START
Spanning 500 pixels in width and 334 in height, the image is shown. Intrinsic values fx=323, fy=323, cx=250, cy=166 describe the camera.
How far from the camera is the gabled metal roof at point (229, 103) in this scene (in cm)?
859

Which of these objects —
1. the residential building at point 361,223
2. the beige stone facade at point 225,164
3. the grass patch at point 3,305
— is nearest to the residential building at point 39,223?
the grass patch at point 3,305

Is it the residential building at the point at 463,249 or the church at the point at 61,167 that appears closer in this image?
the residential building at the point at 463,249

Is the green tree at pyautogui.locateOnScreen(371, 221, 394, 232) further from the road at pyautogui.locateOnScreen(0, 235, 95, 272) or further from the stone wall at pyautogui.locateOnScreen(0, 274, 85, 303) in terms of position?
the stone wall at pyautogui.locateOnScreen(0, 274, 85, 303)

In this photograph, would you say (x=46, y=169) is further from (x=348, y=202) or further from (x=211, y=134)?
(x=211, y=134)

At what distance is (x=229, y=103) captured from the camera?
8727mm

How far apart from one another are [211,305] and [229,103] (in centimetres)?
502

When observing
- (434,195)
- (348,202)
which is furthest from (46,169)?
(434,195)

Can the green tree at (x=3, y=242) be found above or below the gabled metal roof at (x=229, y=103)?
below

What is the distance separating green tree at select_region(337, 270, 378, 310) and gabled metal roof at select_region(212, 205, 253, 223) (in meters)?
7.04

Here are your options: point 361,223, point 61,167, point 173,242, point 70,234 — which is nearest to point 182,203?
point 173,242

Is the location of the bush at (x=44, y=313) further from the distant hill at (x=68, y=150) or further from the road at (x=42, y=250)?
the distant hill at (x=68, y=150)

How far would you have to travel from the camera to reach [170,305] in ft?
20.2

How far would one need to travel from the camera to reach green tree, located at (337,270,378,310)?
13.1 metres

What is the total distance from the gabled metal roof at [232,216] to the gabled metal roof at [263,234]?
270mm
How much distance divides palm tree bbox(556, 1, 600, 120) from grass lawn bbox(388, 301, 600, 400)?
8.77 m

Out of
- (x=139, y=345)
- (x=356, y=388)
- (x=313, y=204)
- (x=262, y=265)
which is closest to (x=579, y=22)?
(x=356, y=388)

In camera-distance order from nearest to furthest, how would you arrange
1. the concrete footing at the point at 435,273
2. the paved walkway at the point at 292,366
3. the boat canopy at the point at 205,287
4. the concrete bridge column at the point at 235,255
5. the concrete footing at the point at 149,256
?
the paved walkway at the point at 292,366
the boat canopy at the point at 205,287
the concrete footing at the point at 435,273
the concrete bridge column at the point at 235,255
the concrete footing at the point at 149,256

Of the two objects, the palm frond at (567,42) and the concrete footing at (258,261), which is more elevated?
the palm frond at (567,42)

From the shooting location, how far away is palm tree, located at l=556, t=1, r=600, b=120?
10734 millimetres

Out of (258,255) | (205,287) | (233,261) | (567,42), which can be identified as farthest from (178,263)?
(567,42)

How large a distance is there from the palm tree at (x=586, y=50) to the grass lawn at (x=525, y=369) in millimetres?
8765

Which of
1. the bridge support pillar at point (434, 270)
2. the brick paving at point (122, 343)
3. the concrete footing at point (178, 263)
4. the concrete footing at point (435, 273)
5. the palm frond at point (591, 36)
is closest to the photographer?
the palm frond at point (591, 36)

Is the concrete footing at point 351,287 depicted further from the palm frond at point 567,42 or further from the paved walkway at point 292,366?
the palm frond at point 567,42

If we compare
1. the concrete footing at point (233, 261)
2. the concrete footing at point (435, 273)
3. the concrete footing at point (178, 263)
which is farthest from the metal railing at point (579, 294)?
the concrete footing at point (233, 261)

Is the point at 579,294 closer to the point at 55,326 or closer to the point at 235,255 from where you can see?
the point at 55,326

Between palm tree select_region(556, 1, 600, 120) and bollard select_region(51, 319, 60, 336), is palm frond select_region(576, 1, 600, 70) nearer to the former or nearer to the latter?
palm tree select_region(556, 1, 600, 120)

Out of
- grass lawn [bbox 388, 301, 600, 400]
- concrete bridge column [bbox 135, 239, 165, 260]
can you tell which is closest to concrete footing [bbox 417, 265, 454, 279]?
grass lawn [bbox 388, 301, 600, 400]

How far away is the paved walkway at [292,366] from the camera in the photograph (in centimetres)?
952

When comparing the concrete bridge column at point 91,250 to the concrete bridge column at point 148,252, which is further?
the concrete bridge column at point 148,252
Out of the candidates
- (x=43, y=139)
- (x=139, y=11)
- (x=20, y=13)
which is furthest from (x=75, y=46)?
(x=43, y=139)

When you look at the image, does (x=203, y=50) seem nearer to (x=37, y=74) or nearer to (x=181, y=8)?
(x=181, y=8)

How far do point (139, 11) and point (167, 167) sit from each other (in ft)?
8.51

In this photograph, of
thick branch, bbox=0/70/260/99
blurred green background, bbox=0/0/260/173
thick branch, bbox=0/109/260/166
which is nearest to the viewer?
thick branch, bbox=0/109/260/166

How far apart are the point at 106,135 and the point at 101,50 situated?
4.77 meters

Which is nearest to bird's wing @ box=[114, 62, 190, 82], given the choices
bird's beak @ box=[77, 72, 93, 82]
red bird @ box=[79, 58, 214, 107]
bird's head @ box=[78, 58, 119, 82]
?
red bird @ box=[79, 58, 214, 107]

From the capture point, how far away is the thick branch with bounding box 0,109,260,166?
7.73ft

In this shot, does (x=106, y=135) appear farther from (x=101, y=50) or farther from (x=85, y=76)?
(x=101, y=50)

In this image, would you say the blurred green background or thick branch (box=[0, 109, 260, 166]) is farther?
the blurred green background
END
Instruction:
Copy every record exactly, with nothing added or dropped.

The reply:
Spanning 500 pixels in width and 334 in height, the image is shown. Intrinsic values fx=323, fy=323, cx=250, cy=166 describe the camera.
How far from the camera is the gabled metal roof at point (229, 103) in this scene (in cm)?
859

Which of these objects —
1. the residential building at point 361,223
2. the beige stone facade at point 225,164
3. the grass patch at point 3,305
— is nearest to the residential building at point 39,223?
the grass patch at point 3,305

Is it the residential building at the point at 463,249 or the church at the point at 61,167 that appears closer in this image?
the residential building at the point at 463,249

Is the green tree at pyautogui.locateOnScreen(371, 221, 394, 232) further from the road at pyautogui.locateOnScreen(0, 235, 95, 272) or further from the stone wall at pyautogui.locateOnScreen(0, 274, 85, 303) in terms of position?
the stone wall at pyautogui.locateOnScreen(0, 274, 85, 303)

In this photograph, would you say (x=46, y=169) is further from (x=348, y=202) or further from (x=211, y=134)?
(x=211, y=134)

At what distance is (x=229, y=103) captured from the camera?
8727mm

How far apart from one another are [211,305] and [229,103] (in centimetres)?
502

When observing
- (434,195)
- (348,202)
which is furthest from (46,169)?
(434,195)

Can the green tree at (x=3, y=242) be found above or below the gabled metal roof at (x=229, y=103)?
below

What is the distance separating green tree at select_region(337, 270, 378, 310) and gabled metal roof at select_region(212, 205, 253, 223) (in meters)?
7.04

Here are your options: point 361,223, point 61,167, point 173,242, point 70,234 — which is nearest to point 182,203?
point 173,242

Is the location of the bush at (x=44, y=313) further from the distant hill at (x=68, y=150) or further from the road at (x=42, y=250)?
the distant hill at (x=68, y=150)

How far would you have to travel from the camera to reach [170,305] in ft?
20.2

How far would one need to travel from the camera to reach green tree, located at (337,270,378,310)?
13.1 metres

What is the total distance from the gabled metal roof at [232,216] to the gabled metal roof at [263,234]?
270mm
How much distance divides palm tree bbox(556, 1, 600, 120) from grass lawn bbox(388, 301, 600, 400)?
8.77 m

Out of
- (x=139, y=345)
- (x=356, y=388)
- (x=313, y=204)
- (x=262, y=265)
which is closest to (x=579, y=22)?
(x=356, y=388)

In camera-distance order from nearest to furthest, how would you arrange
1. the concrete footing at the point at 435,273
2. the paved walkway at the point at 292,366
3. the boat canopy at the point at 205,287
4. the concrete bridge column at the point at 235,255
5. the concrete footing at the point at 149,256
?
the paved walkway at the point at 292,366
the boat canopy at the point at 205,287
the concrete footing at the point at 435,273
the concrete bridge column at the point at 235,255
the concrete footing at the point at 149,256

Of the two objects, the palm frond at (567,42) and the concrete footing at (258,261), which is more elevated?
the palm frond at (567,42)

From the shooting location, how far away is palm tree, located at l=556, t=1, r=600, b=120?
10734 millimetres

Out of (258,255) | (205,287) | (233,261) | (567,42), which can be identified as farthest from (178,263)?
(567,42)

How large a distance is there from the palm tree at (x=586, y=50) to the grass lawn at (x=525, y=369) in millimetres?
8765

Which of
1. the bridge support pillar at point (434, 270)
2. the brick paving at point (122, 343)
3. the concrete footing at point (178, 263)
4. the concrete footing at point (435, 273)
5. the palm frond at point (591, 36)
is closest to the photographer?
the palm frond at point (591, 36)

Is the concrete footing at point 351,287 depicted further from the palm frond at point 567,42 or further from the paved walkway at point 292,366?
the palm frond at point 567,42

If we compare
1. the concrete footing at point (233, 261)
2. the concrete footing at point (435, 273)
3. the concrete footing at point (178, 263)
which is farthest from the metal railing at point (579, 294)?
the concrete footing at point (233, 261)

Is the point at 579,294 closer to the point at 55,326 or closer to the point at 235,255 from where you can see?
the point at 55,326

Between palm tree select_region(556, 1, 600, 120) and bollard select_region(51, 319, 60, 336), is palm frond select_region(576, 1, 600, 70) nearer to the former or nearer to the latter?
palm tree select_region(556, 1, 600, 120)

Out of
- grass lawn [bbox 388, 301, 600, 400]
- concrete bridge column [bbox 135, 239, 165, 260]
can you tell which is closest to concrete footing [bbox 417, 265, 454, 279]?
grass lawn [bbox 388, 301, 600, 400]

How far away is the paved walkway at [292,366] from the camera in the photograph (in centimetres)?
952

When comparing the concrete bridge column at point 91,250 to the concrete bridge column at point 148,252, which is further?
the concrete bridge column at point 148,252
Out of the candidates
- (x=43, y=139)
- (x=139, y=11)
- (x=20, y=13)
which is furthest from (x=75, y=46)?
(x=43, y=139)

When you look at the image, does (x=203, y=50) seem nearer to (x=37, y=74) or nearer to (x=181, y=8)?
(x=181, y=8)

How far do point (139, 11) and point (167, 167) sit from each other (in ft)?
8.51

In this photograph, of
thick branch, bbox=0/70/260/99
blurred green background, bbox=0/0/260/173
thick branch, bbox=0/109/260/166
which is nearest to the viewer?
thick branch, bbox=0/109/260/166

How far apart are the point at 106,135 and the point at 101,50 situated?
4.77 meters

Which is nearest to bird's wing @ box=[114, 62, 190, 82], given the choices
bird's beak @ box=[77, 72, 93, 82]
red bird @ box=[79, 58, 214, 107]
bird's head @ box=[78, 58, 119, 82]
?
red bird @ box=[79, 58, 214, 107]

From the capture point, how far away is the thick branch with bounding box 0,109,260,166?
7.73ft

In this shot, does (x=106, y=135) appear farther from (x=101, y=50) or farther from (x=85, y=76)?
(x=101, y=50)

In this image, would you say the blurred green background or thick branch (box=[0, 109, 260, 166]) is farther?
the blurred green background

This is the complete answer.